La moitié des psaumes est attribuée à David ("mizmor ledavid", signifie non pas psaume "de" David, mais "attribué" à David). Un premier lieu de cette attribution a été la cour de Josias où le roi avait une situation privilégiée par rapport au temple. L'image d'Ezéchias puis de Josias dans leur rôle d'unificateur des sanctuaires tribaux autour de Jérusalem (2 R 18,3 et 2 R 23) a contribué à connoter l'image de l'ancêtre David dans un rôle cultuel qui lui est attribué dès ses luttes contre Saül où il apparaît comme guerrier musicien.

Un psaume de couronnement davidique

(12,36)
 C'est David lui-même qui a dit par l'Esprit Saint : Le Seigneur a dit à mon Seigneur : Siège à ma droite, jusqu'à ce que j'aie mis tes ennemis dessous tes pieds. 
Jésus base son argumentaire sur un psaume de couronnement dans lequel "Le Seigneur" (YHWH) parle à "mon Seigneur" = le roi, lors de son couronnement. Le trône du roi était assis à la droite de l'emplacement réservé à YHWH et sur le socle de son trône étaient inscrites toutes ses victoires.

DONNÉES FOURNIES —
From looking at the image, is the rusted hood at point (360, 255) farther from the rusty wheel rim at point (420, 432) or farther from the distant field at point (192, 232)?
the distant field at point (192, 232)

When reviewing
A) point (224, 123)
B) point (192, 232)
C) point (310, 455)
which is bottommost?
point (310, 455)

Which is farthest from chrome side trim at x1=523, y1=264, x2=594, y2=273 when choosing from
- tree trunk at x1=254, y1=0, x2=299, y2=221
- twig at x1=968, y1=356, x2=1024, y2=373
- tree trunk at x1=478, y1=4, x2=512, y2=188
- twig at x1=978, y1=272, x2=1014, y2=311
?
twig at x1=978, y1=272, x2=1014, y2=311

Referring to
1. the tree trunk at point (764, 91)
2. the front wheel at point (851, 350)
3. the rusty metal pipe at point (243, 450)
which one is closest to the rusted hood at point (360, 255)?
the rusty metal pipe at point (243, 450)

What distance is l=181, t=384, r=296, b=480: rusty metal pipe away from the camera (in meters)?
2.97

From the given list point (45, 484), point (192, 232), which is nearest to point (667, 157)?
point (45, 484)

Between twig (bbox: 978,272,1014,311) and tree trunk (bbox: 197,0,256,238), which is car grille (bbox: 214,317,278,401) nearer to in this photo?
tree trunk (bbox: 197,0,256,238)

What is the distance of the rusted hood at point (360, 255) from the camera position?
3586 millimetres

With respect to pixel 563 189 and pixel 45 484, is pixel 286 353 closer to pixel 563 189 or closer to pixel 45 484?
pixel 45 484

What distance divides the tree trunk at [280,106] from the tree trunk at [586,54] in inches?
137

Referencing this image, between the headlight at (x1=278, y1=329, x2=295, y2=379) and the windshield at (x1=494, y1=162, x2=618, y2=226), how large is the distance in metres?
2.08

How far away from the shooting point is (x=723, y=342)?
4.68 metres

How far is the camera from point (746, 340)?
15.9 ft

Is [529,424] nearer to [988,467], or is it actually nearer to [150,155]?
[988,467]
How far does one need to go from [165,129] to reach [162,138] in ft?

CONSIGNES —
a - Reprenez mot pour mot le passage de l'extrait sur les psaumes attribués à David qui commence à "Jésus base son" et se termine à "toutes ses victoires.".
b - Donnez tous les hommes que l'extrait sur les psaumes attribués à David désigne par leur nom.
Pour répondre, appuyez-vous seulement sur l'extrait.

RÉPONSES PAR CONSIGNE —
a -
Jésus base son argumentaire sur un psaume de couronnement dans lequel "Le Seigneur" (YHWH) parle à "mon Seigneur" = le roi, lors de son couronnement. Le trône du roi était assis à la droite de l'emplacement réservé à YHWH et sur le socle de son trône étaient inscrites toutes ses victoires.

b - David, Josias, Ezéchias, Saül, Jésus